Prof. Thijs Weststeijn
Thijs Weststeijn studies early modern art in a broad cultural context. His special interest is the global connections that shaped early modern Netherlandish art as well as the opportunities that non-Western works provide to look back at the Netherlands. He chairs the research project 'The Chinese Impact: Images and Ideas of China in the Dutch Golden Age.
Prof. Eva-Maria Troelenberg
Eva-Maria Troelenberg is Professor of Modern and Contemporary Art History. She directs the research group "Objects in the Contact Zone – The Cross-Cultural Lives of Things" at the Kunsthistorisches Institut in Florence. Her main fields of interest include the historiography and artistic perception of Islamic Arts, the history and critique of Orientalism and Primitivism in modern art, arts of the modern Mediterranean, as well as transcultural museum history.
Prof. Sven Dupré
Sven Dupré is Professor and Chair of History of Art, Science and Technology. His research focuses on the production and consumption of art and its embedding in the history of knowledge.
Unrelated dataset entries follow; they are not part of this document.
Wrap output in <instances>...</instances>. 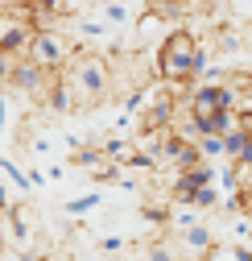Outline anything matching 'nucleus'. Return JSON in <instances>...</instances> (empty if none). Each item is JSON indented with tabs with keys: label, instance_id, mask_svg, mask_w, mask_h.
<instances>
[{
	"label": "nucleus",
	"instance_id": "obj_3",
	"mask_svg": "<svg viewBox=\"0 0 252 261\" xmlns=\"http://www.w3.org/2000/svg\"><path fill=\"white\" fill-rule=\"evenodd\" d=\"M71 42L62 38V34H54V29H34V42H29V50H25V58L34 62V67H46V71H58L62 62L71 58Z\"/></svg>",
	"mask_w": 252,
	"mask_h": 261
},
{
	"label": "nucleus",
	"instance_id": "obj_26",
	"mask_svg": "<svg viewBox=\"0 0 252 261\" xmlns=\"http://www.w3.org/2000/svg\"><path fill=\"white\" fill-rule=\"evenodd\" d=\"M0 137H5V124H0Z\"/></svg>",
	"mask_w": 252,
	"mask_h": 261
},
{
	"label": "nucleus",
	"instance_id": "obj_10",
	"mask_svg": "<svg viewBox=\"0 0 252 261\" xmlns=\"http://www.w3.org/2000/svg\"><path fill=\"white\" fill-rule=\"evenodd\" d=\"M162 25H166L162 17H153V13H141V17L133 21V29H137V42H141V46H145V42H153L157 34H162Z\"/></svg>",
	"mask_w": 252,
	"mask_h": 261
},
{
	"label": "nucleus",
	"instance_id": "obj_7",
	"mask_svg": "<svg viewBox=\"0 0 252 261\" xmlns=\"http://www.w3.org/2000/svg\"><path fill=\"white\" fill-rule=\"evenodd\" d=\"M50 112H58V116H67V112H75V95H71V87H67V79H62V71L54 75V83H50V91H46V100H42Z\"/></svg>",
	"mask_w": 252,
	"mask_h": 261
},
{
	"label": "nucleus",
	"instance_id": "obj_25",
	"mask_svg": "<svg viewBox=\"0 0 252 261\" xmlns=\"http://www.w3.org/2000/svg\"><path fill=\"white\" fill-rule=\"evenodd\" d=\"M248 29H252V13H248Z\"/></svg>",
	"mask_w": 252,
	"mask_h": 261
},
{
	"label": "nucleus",
	"instance_id": "obj_5",
	"mask_svg": "<svg viewBox=\"0 0 252 261\" xmlns=\"http://www.w3.org/2000/svg\"><path fill=\"white\" fill-rule=\"evenodd\" d=\"M5 237L17 241V245H29V237H34V212H29V203H17L5 212Z\"/></svg>",
	"mask_w": 252,
	"mask_h": 261
},
{
	"label": "nucleus",
	"instance_id": "obj_9",
	"mask_svg": "<svg viewBox=\"0 0 252 261\" xmlns=\"http://www.w3.org/2000/svg\"><path fill=\"white\" fill-rule=\"evenodd\" d=\"M104 153H100V145H75V166L79 170H87V174H96L100 166H104Z\"/></svg>",
	"mask_w": 252,
	"mask_h": 261
},
{
	"label": "nucleus",
	"instance_id": "obj_24",
	"mask_svg": "<svg viewBox=\"0 0 252 261\" xmlns=\"http://www.w3.org/2000/svg\"><path fill=\"white\" fill-rule=\"evenodd\" d=\"M174 261H203V257H191V253H186V257H174Z\"/></svg>",
	"mask_w": 252,
	"mask_h": 261
},
{
	"label": "nucleus",
	"instance_id": "obj_14",
	"mask_svg": "<svg viewBox=\"0 0 252 261\" xmlns=\"http://www.w3.org/2000/svg\"><path fill=\"white\" fill-rule=\"evenodd\" d=\"M141 212H145V220H153L157 228H166V224H170V203H162V199H153V203H145Z\"/></svg>",
	"mask_w": 252,
	"mask_h": 261
},
{
	"label": "nucleus",
	"instance_id": "obj_4",
	"mask_svg": "<svg viewBox=\"0 0 252 261\" xmlns=\"http://www.w3.org/2000/svg\"><path fill=\"white\" fill-rule=\"evenodd\" d=\"M54 75H58V71H46V67H34V62H29V58H21L9 83H13L17 91H25L29 100H46V91H50V83H54Z\"/></svg>",
	"mask_w": 252,
	"mask_h": 261
},
{
	"label": "nucleus",
	"instance_id": "obj_8",
	"mask_svg": "<svg viewBox=\"0 0 252 261\" xmlns=\"http://www.w3.org/2000/svg\"><path fill=\"white\" fill-rule=\"evenodd\" d=\"M100 153L108 162H116V166H129V162L137 158V145H133V137H104L100 141Z\"/></svg>",
	"mask_w": 252,
	"mask_h": 261
},
{
	"label": "nucleus",
	"instance_id": "obj_11",
	"mask_svg": "<svg viewBox=\"0 0 252 261\" xmlns=\"http://www.w3.org/2000/svg\"><path fill=\"white\" fill-rule=\"evenodd\" d=\"M137 5H124V0H104V21L108 25H124V21H133Z\"/></svg>",
	"mask_w": 252,
	"mask_h": 261
},
{
	"label": "nucleus",
	"instance_id": "obj_2",
	"mask_svg": "<svg viewBox=\"0 0 252 261\" xmlns=\"http://www.w3.org/2000/svg\"><path fill=\"white\" fill-rule=\"evenodd\" d=\"M203 67H207V50H203V42L191 34V29L166 34V42L157 46V54H153V71H157L162 83H186L191 87Z\"/></svg>",
	"mask_w": 252,
	"mask_h": 261
},
{
	"label": "nucleus",
	"instance_id": "obj_23",
	"mask_svg": "<svg viewBox=\"0 0 252 261\" xmlns=\"http://www.w3.org/2000/svg\"><path fill=\"white\" fill-rule=\"evenodd\" d=\"M5 116H9V108H5V95H0V124H5Z\"/></svg>",
	"mask_w": 252,
	"mask_h": 261
},
{
	"label": "nucleus",
	"instance_id": "obj_13",
	"mask_svg": "<svg viewBox=\"0 0 252 261\" xmlns=\"http://www.w3.org/2000/svg\"><path fill=\"white\" fill-rule=\"evenodd\" d=\"M244 42H240V34H236V29H219V34H215V50L219 54H236Z\"/></svg>",
	"mask_w": 252,
	"mask_h": 261
},
{
	"label": "nucleus",
	"instance_id": "obj_17",
	"mask_svg": "<svg viewBox=\"0 0 252 261\" xmlns=\"http://www.w3.org/2000/svg\"><path fill=\"white\" fill-rule=\"evenodd\" d=\"M96 203H100L96 195H83V199H67V212H71V216H87Z\"/></svg>",
	"mask_w": 252,
	"mask_h": 261
},
{
	"label": "nucleus",
	"instance_id": "obj_20",
	"mask_svg": "<svg viewBox=\"0 0 252 261\" xmlns=\"http://www.w3.org/2000/svg\"><path fill=\"white\" fill-rule=\"evenodd\" d=\"M79 34L83 38H104L108 29H104V21H79Z\"/></svg>",
	"mask_w": 252,
	"mask_h": 261
},
{
	"label": "nucleus",
	"instance_id": "obj_16",
	"mask_svg": "<svg viewBox=\"0 0 252 261\" xmlns=\"http://www.w3.org/2000/svg\"><path fill=\"white\" fill-rule=\"evenodd\" d=\"M17 62H21V54H13V50H5V46H0V83H9V79H13Z\"/></svg>",
	"mask_w": 252,
	"mask_h": 261
},
{
	"label": "nucleus",
	"instance_id": "obj_12",
	"mask_svg": "<svg viewBox=\"0 0 252 261\" xmlns=\"http://www.w3.org/2000/svg\"><path fill=\"white\" fill-rule=\"evenodd\" d=\"M248 145V133H244V128H232V133H224V153L236 162L240 158V149Z\"/></svg>",
	"mask_w": 252,
	"mask_h": 261
},
{
	"label": "nucleus",
	"instance_id": "obj_22",
	"mask_svg": "<svg viewBox=\"0 0 252 261\" xmlns=\"http://www.w3.org/2000/svg\"><path fill=\"white\" fill-rule=\"evenodd\" d=\"M13 207V199H9V191H5V182H0V212H9Z\"/></svg>",
	"mask_w": 252,
	"mask_h": 261
},
{
	"label": "nucleus",
	"instance_id": "obj_18",
	"mask_svg": "<svg viewBox=\"0 0 252 261\" xmlns=\"http://www.w3.org/2000/svg\"><path fill=\"white\" fill-rule=\"evenodd\" d=\"M145 261H174V249H170L166 241H153L149 253H145Z\"/></svg>",
	"mask_w": 252,
	"mask_h": 261
},
{
	"label": "nucleus",
	"instance_id": "obj_15",
	"mask_svg": "<svg viewBox=\"0 0 252 261\" xmlns=\"http://www.w3.org/2000/svg\"><path fill=\"white\" fill-rule=\"evenodd\" d=\"M191 207H199V212H211V207H219V191H215V187H199Z\"/></svg>",
	"mask_w": 252,
	"mask_h": 261
},
{
	"label": "nucleus",
	"instance_id": "obj_21",
	"mask_svg": "<svg viewBox=\"0 0 252 261\" xmlns=\"http://www.w3.org/2000/svg\"><path fill=\"white\" fill-rule=\"evenodd\" d=\"M100 249H104V253H120V249H124V241H120V237H104V241H100Z\"/></svg>",
	"mask_w": 252,
	"mask_h": 261
},
{
	"label": "nucleus",
	"instance_id": "obj_27",
	"mask_svg": "<svg viewBox=\"0 0 252 261\" xmlns=\"http://www.w3.org/2000/svg\"><path fill=\"white\" fill-rule=\"evenodd\" d=\"M34 261H42V257H34Z\"/></svg>",
	"mask_w": 252,
	"mask_h": 261
},
{
	"label": "nucleus",
	"instance_id": "obj_6",
	"mask_svg": "<svg viewBox=\"0 0 252 261\" xmlns=\"http://www.w3.org/2000/svg\"><path fill=\"white\" fill-rule=\"evenodd\" d=\"M182 249L191 253V257H207L215 249V232L207 224H191V228H182Z\"/></svg>",
	"mask_w": 252,
	"mask_h": 261
},
{
	"label": "nucleus",
	"instance_id": "obj_1",
	"mask_svg": "<svg viewBox=\"0 0 252 261\" xmlns=\"http://www.w3.org/2000/svg\"><path fill=\"white\" fill-rule=\"evenodd\" d=\"M62 79H67L71 95H75V108H96L112 95V83H116V71L112 62L96 50H71V58L62 62Z\"/></svg>",
	"mask_w": 252,
	"mask_h": 261
},
{
	"label": "nucleus",
	"instance_id": "obj_19",
	"mask_svg": "<svg viewBox=\"0 0 252 261\" xmlns=\"http://www.w3.org/2000/svg\"><path fill=\"white\" fill-rule=\"evenodd\" d=\"M219 182H224V191H236V187H240V166H236V162L219 170Z\"/></svg>",
	"mask_w": 252,
	"mask_h": 261
}]
</instances>
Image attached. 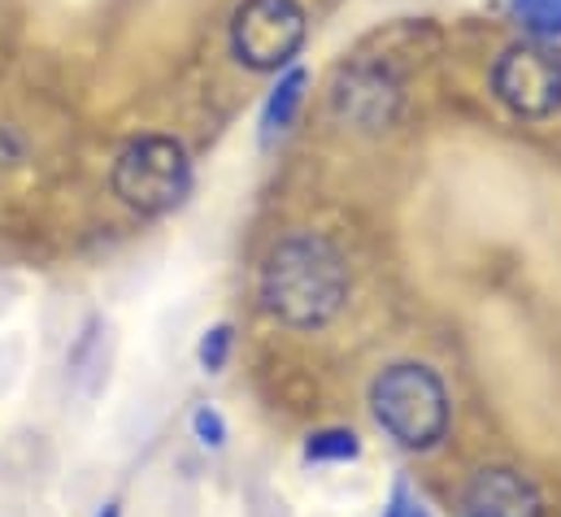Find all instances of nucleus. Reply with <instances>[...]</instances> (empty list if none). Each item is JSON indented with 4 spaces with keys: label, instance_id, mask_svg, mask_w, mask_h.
Instances as JSON below:
<instances>
[{
    "label": "nucleus",
    "instance_id": "obj_1",
    "mask_svg": "<svg viewBox=\"0 0 561 517\" xmlns=\"http://www.w3.org/2000/svg\"><path fill=\"white\" fill-rule=\"evenodd\" d=\"M348 300V265L322 235H287L262 265V309L283 326L313 331Z\"/></svg>",
    "mask_w": 561,
    "mask_h": 517
},
{
    "label": "nucleus",
    "instance_id": "obj_2",
    "mask_svg": "<svg viewBox=\"0 0 561 517\" xmlns=\"http://www.w3.org/2000/svg\"><path fill=\"white\" fill-rule=\"evenodd\" d=\"M370 409H375V422L401 448H414V452L435 448L448 430V391L439 383V375L419 361L388 366L370 388Z\"/></svg>",
    "mask_w": 561,
    "mask_h": 517
},
{
    "label": "nucleus",
    "instance_id": "obj_3",
    "mask_svg": "<svg viewBox=\"0 0 561 517\" xmlns=\"http://www.w3.org/2000/svg\"><path fill=\"white\" fill-rule=\"evenodd\" d=\"M114 192L136 214H170L192 192V157L170 135H140L114 161Z\"/></svg>",
    "mask_w": 561,
    "mask_h": 517
},
{
    "label": "nucleus",
    "instance_id": "obj_4",
    "mask_svg": "<svg viewBox=\"0 0 561 517\" xmlns=\"http://www.w3.org/2000/svg\"><path fill=\"white\" fill-rule=\"evenodd\" d=\"M309 22L300 0H244L231 18V53L249 70L279 74L305 48Z\"/></svg>",
    "mask_w": 561,
    "mask_h": 517
},
{
    "label": "nucleus",
    "instance_id": "obj_5",
    "mask_svg": "<svg viewBox=\"0 0 561 517\" xmlns=\"http://www.w3.org/2000/svg\"><path fill=\"white\" fill-rule=\"evenodd\" d=\"M492 92L496 101L531 123H545L561 110V53L545 39L514 44L492 66Z\"/></svg>",
    "mask_w": 561,
    "mask_h": 517
},
{
    "label": "nucleus",
    "instance_id": "obj_6",
    "mask_svg": "<svg viewBox=\"0 0 561 517\" xmlns=\"http://www.w3.org/2000/svg\"><path fill=\"white\" fill-rule=\"evenodd\" d=\"M466 517H545V501L527 474L488 466L466 487Z\"/></svg>",
    "mask_w": 561,
    "mask_h": 517
},
{
    "label": "nucleus",
    "instance_id": "obj_7",
    "mask_svg": "<svg viewBox=\"0 0 561 517\" xmlns=\"http://www.w3.org/2000/svg\"><path fill=\"white\" fill-rule=\"evenodd\" d=\"M335 105H340V114H344L348 123H357V127H383V123L392 118V110H397V83H392L383 70H375V66H357V70L344 79Z\"/></svg>",
    "mask_w": 561,
    "mask_h": 517
},
{
    "label": "nucleus",
    "instance_id": "obj_8",
    "mask_svg": "<svg viewBox=\"0 0 561 517\" xmlns=\"http://www.w3.org/2000/svg\"><path fill=\"white\" fill-rule=\"evenodd\" d=\"M305 92H309V70L300 61L279 70V79H275V88L266 92V105H262V143H271V139L291 130L300 105H305Z\"/></svg>",
    "mask_w": 561,
    "mask_h": 517
},
{
    "label": "nucleus",
    "instance_id": "obj_9",
    "mask_svg": "<svg viewBox=\"0 0 561 517\" xmlns=\"http://www.w3.org/2000/svg\"><path fill=\"white\" fill-rule=\"evenodd\" d=\"M305 461L309 466H344V461H357L362 457V439L348 430V426H322L305 439Z\"/></svg>",
    "mask_w": 561,
    "mask_h": 517
},
{
    "label": "nucleus",
    "instance_id": "obj_10",
    "mask_svg": "<svg viewBox=\"0 0 561 517\" xmlns=\"http://www.w3.org/2000/svg\"><path fill=\"white\" fill-rule=\"evenodd\" d=\"M510 4H514L518 26L531 39H545V44L561 39V0H510Z\"/></svg>",
    "mask_w": 561,
    "mask_h": 517
},
{
    "label": "nucleus",
    "instance_id": "obj_11",
    "mask_svg": "<svg viewBox=\"0 0 561 517\" xmlns=\"http://www.w3.org/2000/svg\"><path fill=\"white\" fill-rule=\"evenodd\" d=\"M231 344H236V331H231L227 322H218V326H209V331L201 335V348H196V357H201V366H205L209 375H218V370L227 366V357H231Z\"/></svg>",
    "mask_w": 561,
    "mask_h": 517
},
{
    "label": "nucleus",
    "instance_id": "obj_12",
    "mask_svg": "<svg viewBox=\"0 0 561 517\" xmlns=\"http://www.w3.org/2000/svg\"><path fill=\"white\" fill-rule=\"evenodd\" d=\"M192 430H196V439H201L205 448H222V444H227V422H222V413H218L214 404H201V409L192 413Z\"/></svg>",
    "mask_w": 561,
    "mask_h": 517
},
{
    "label": "nucleus",
    "instance_id": "obj_13",
    "mask_svg": "<svg viewBox=\"0 0 561 517\" xmlns=\"http://www.w3.org/2000/svg\"><path fill=\"white\" fill-rule=\"evenodd\" d=\"M383 517H431V514H426V505H422L419 492L410 483H397L392 496H388V505H383Z\"/></svg>",
    "mask_w": 561,
    "mask_h": 517
},
{
    "label": "nucleus",
    "instance_id": "obj_14",
    "mask_svg": "<svg viewBox=\"0 0 561 517\" xmlns=\"http://www.w3.org/2000/svg\"><path fill=\"white\" fill-rule=\"evenodd\" d=\"M96 517H123V509H118V505H105V509H101Z\"/></svg>",
    "mask_w": 561,
    "mask_h": 517
}]
</instances>
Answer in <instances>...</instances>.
He is leader of the ERC project Technique in the Arts: Concepts, Practices, Expertise, 1500-1950.
Dr Victor M. Schmidt
Victor M. Schmidt is Associate Professor in Art History and Coordinator of the programme. He is a specialist in the art and art theory of the Late Middle Ages and the Renaissance, and regularly collaborates with national and international museums.
Dr Sarah Moran
Sarah Moran's research interests center on cultural production in the Counter-Reformation Southern Low Countries, with foci on women’s patronage, material culture, religious art and architecture, public performance, authorship, and image theory. She is especially interested in questions of historical methodology and in the potential of interdisciplinarity to open up new areas of research.
Prof. Michael Kwakkelstein
Michael W. Kwakkelstein is Professor in Visual Arts and Theory of Art of the Renaissance in Italy and director of the NIKI in Florence. His research is focused on the relation between art theory and artistic practice, with particular emphasis on Leonardo da Vinci. He is regularly involved in the curation of exhibitions.
Prof. Chris Stolwijk
Chris Stolwijk is Professor of Dutch art history in an international context, 1800-1940, and director of the Netherlands Institute for Art History in The Hague. His core interests are Vincent van Gogh, the history of art history, the history of art collecting and trade, museification, and digital art history.